Calculating Polarization

How can we enumerate the polarization of a party system, or the polarization of opinions? Polarization exists when the population are divided in their opinions. If we measure these opinions on an ordered scale (as is common place), we’re looking at peaks in two non-adjacent positions. An ideal type would be 50% for an issue, and 50% against it.

The opposite ideal type can help us formulate what we mean by polarization. If all positions are equally popular, we cannot really speak of polarization, but it is not the logical opposite. The opposite of polarization is agreement: everyone has the same position on an issue.

To enumerate polarization, we can work backwards from Cees van der Eijk‘s (2001) measure of agreement: inverting it. I’ve written up a few functions to do this in R.

Van der Eijk, C. 2001. “Measuring agreement in ordered rating scales.” Quality and Quantity 35(3): 325-341.

Bootstrapping in R

Bootstrapping uses resampling to assign measures of accuracy, and it can easily be used in R. When I first used it, it took me a while to figure out the double subscripts needed, so here is how to do it.

First, we’ll need the boot package from CRAN. Here’s an example using polarization from my agrmt package. After installing the packages, we define a function. So in this case, I use polarization(collapse(POSIT, pos=w)) to calculate the point estimates of polarization. POSIT is the variable of interest – I am interested in the polarization in this positional variable. To use this as a function for bootstrapping, a second subscript is necessary: p <- function(x,y) {polarization(collapse(x[y], pos=w))}.

The call of the boot package is simple: boot(data, function, replications), as long as you have a function with double subscripts.

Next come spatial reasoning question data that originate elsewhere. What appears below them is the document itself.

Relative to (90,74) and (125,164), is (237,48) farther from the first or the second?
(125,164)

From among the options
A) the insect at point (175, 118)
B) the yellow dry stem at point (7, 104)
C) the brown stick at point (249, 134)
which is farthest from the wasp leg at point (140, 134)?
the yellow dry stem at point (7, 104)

So we would use: mean(x[y]) rather than mean(x) in the function.

w <- c(-1,-0.5,0,0.5,1) # positions at which data could occur, used by polarization function: the pos=w argument
c <- c(0,0,2,2,0) # collapsed data; *not* used
d <- c(0,0,-.5,-.5) # raw data; used; normally a variable
z <- boot(d,p,500) # bootstrapping: data=d, function=p, 500 draws

To come back to my example, calculating standard errors is simple: sd(as.numeric(boot(POSIT,p,500)$t)). So we run 500 draws of the function p defined above, and calculate the standard error.

Here’s an example using the mean: p <- function(x,y) {mean(x[y], na.rm=TRUE)}

Using functions may appear cumbersome at first sight, but once you use sapply to calculate many standard errors at once, for instance, it becomes much easier. sapply(1980:2010, function(x) sd(as.numeric(boot(POSIT[YEAR == x],p,500)$t))) will get the standard errors for each of the 30 years.